++++ MATERIAL FOR THE TASK

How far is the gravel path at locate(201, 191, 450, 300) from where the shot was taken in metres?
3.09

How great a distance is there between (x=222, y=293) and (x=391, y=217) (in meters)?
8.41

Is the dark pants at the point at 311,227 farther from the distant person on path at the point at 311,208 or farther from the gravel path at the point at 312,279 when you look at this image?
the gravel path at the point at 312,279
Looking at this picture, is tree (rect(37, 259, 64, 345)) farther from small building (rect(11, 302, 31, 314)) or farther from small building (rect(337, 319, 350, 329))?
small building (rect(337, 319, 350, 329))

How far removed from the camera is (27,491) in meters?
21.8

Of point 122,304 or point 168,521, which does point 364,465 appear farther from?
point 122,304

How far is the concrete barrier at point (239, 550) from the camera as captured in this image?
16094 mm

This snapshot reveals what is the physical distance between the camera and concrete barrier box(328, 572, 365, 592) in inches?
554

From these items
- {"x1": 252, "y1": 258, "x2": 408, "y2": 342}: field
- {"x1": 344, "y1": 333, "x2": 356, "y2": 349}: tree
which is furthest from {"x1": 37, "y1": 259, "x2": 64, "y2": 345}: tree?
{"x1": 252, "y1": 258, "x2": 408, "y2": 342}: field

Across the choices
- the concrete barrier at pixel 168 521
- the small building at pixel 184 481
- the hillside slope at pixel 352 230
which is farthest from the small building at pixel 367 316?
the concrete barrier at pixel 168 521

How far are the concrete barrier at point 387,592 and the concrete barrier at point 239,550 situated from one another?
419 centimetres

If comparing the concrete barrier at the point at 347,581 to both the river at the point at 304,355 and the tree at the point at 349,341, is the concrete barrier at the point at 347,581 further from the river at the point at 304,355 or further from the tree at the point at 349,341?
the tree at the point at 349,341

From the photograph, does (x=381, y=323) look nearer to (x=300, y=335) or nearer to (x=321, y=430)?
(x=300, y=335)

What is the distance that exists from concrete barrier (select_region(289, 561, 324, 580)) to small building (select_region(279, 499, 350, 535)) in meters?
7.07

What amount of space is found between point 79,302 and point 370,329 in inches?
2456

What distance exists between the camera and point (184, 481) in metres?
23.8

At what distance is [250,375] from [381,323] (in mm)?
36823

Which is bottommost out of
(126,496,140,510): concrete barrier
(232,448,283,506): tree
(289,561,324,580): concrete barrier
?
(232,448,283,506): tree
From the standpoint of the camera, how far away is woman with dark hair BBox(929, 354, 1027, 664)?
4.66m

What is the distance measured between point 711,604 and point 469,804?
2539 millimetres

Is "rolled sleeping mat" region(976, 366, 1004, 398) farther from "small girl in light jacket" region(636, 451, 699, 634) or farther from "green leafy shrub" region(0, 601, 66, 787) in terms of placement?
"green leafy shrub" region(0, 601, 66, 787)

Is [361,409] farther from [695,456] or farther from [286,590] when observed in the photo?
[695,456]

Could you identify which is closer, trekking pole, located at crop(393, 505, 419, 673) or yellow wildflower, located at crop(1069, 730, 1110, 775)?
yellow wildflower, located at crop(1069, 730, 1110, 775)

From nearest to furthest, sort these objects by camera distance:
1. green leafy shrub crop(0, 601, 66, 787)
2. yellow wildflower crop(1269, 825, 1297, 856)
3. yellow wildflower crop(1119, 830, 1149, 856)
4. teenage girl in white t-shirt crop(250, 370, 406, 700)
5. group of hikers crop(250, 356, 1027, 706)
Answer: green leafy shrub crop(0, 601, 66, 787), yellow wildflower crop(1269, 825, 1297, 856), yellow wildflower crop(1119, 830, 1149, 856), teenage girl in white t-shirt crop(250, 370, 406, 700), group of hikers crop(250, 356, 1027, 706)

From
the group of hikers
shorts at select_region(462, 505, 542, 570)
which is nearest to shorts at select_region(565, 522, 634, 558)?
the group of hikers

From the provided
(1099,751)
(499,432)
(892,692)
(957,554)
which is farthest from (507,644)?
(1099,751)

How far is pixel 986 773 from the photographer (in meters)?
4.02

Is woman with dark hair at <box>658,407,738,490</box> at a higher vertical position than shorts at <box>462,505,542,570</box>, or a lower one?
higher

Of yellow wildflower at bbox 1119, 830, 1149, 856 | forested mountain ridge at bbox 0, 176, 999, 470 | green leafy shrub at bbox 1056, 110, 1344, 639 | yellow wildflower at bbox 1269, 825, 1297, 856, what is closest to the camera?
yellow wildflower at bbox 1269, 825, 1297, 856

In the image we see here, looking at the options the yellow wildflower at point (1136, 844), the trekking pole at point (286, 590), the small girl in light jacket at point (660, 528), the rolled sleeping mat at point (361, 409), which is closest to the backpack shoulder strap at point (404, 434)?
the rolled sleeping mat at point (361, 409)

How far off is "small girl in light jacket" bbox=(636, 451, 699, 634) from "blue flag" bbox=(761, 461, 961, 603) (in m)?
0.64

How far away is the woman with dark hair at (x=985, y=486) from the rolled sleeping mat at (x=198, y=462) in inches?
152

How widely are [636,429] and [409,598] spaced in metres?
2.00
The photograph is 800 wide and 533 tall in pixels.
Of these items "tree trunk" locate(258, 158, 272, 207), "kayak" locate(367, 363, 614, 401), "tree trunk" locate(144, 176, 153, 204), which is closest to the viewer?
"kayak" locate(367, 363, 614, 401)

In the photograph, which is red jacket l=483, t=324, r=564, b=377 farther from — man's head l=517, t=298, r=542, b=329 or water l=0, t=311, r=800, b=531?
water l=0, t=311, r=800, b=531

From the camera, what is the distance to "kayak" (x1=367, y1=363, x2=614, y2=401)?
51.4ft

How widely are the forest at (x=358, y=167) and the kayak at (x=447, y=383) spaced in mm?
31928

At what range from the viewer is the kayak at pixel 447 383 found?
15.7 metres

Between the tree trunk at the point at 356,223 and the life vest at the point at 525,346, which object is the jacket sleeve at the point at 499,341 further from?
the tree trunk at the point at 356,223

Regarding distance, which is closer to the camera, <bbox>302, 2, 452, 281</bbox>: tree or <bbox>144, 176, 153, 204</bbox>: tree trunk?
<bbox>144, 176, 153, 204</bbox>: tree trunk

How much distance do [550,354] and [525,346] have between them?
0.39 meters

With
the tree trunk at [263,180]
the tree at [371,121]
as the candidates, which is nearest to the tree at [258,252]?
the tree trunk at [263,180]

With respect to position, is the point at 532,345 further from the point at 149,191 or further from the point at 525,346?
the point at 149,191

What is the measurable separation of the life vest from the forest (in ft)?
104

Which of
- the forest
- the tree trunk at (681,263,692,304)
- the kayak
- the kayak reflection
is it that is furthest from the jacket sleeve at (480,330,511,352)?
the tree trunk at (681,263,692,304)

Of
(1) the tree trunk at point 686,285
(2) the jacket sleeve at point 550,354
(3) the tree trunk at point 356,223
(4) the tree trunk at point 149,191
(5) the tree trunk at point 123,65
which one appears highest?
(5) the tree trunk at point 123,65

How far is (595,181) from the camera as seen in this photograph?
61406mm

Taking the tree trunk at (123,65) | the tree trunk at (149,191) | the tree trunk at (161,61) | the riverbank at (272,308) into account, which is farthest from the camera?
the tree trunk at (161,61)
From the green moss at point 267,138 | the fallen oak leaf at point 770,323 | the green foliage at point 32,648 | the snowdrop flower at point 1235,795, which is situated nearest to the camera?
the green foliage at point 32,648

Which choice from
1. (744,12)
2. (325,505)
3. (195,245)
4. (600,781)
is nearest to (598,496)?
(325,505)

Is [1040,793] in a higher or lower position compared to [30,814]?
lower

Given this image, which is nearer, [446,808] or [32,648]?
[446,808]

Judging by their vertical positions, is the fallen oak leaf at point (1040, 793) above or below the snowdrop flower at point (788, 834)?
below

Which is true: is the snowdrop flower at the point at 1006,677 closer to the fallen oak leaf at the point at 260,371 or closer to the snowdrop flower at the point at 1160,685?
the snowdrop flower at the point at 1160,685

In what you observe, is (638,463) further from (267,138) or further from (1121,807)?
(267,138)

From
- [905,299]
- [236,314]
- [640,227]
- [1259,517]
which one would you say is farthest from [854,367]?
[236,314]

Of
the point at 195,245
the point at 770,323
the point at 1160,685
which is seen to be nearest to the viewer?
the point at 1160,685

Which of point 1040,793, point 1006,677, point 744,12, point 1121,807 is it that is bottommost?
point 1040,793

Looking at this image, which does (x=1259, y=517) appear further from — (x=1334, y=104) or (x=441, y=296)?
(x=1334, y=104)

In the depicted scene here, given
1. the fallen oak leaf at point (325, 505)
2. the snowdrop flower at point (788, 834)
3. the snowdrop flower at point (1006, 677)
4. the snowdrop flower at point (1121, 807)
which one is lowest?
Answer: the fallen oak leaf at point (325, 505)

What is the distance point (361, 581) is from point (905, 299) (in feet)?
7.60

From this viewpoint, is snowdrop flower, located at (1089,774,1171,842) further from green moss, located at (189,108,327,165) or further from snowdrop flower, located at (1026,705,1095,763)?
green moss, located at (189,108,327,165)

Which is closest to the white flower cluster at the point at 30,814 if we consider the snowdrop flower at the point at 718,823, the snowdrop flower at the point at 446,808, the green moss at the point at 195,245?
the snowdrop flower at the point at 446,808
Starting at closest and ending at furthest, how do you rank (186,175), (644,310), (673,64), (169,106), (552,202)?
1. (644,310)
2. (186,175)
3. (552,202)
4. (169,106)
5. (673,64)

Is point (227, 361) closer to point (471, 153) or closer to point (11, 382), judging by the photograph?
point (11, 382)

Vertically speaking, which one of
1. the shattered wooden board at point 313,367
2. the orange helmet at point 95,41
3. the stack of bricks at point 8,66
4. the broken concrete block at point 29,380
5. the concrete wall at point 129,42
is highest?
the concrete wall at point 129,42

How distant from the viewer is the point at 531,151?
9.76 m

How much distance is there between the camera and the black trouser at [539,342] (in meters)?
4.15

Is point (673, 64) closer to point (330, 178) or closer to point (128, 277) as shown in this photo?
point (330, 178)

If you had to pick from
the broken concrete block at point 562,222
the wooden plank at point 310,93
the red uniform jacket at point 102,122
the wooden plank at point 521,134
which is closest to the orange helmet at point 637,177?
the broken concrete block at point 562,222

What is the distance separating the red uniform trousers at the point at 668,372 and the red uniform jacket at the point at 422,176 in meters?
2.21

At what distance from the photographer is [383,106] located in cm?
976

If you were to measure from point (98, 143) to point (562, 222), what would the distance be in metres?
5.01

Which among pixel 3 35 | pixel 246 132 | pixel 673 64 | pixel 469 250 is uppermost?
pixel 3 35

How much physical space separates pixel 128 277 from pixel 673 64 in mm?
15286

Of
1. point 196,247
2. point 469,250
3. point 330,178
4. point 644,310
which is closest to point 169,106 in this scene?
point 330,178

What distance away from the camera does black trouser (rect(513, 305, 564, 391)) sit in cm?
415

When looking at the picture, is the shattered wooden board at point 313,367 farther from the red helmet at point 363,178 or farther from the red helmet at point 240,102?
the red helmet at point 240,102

++++++++

Rewrite everything from the line containing "Which among pixel" down to the end of the items, replacing "shattered" with "broken" and leaving all else unchanged.

_FULL OUTPUT_
Which among pixel 3 35 | pixel 246 132 | pixel 673 64 | pixel 469 250 is uppermost?
pixel 3 35

How much physical space separates pixel 128 277 from pixel 673 64 in mm?
15286

Of
1. point 196,247
2. point 469,250
3. point 330,178
4. point 644,310
which is closest to point 169,106 in this scene?
point 330,178

What distance away from the camera does black trouser (rect(513, 305, 564, 391)) sit in cm?
415

When looking at the picture, is the broken wooden board at point 313,367 farther from the red helmet at point 363,178 or farther from the red helmet at point 240,102?
the red helmet at point 240,102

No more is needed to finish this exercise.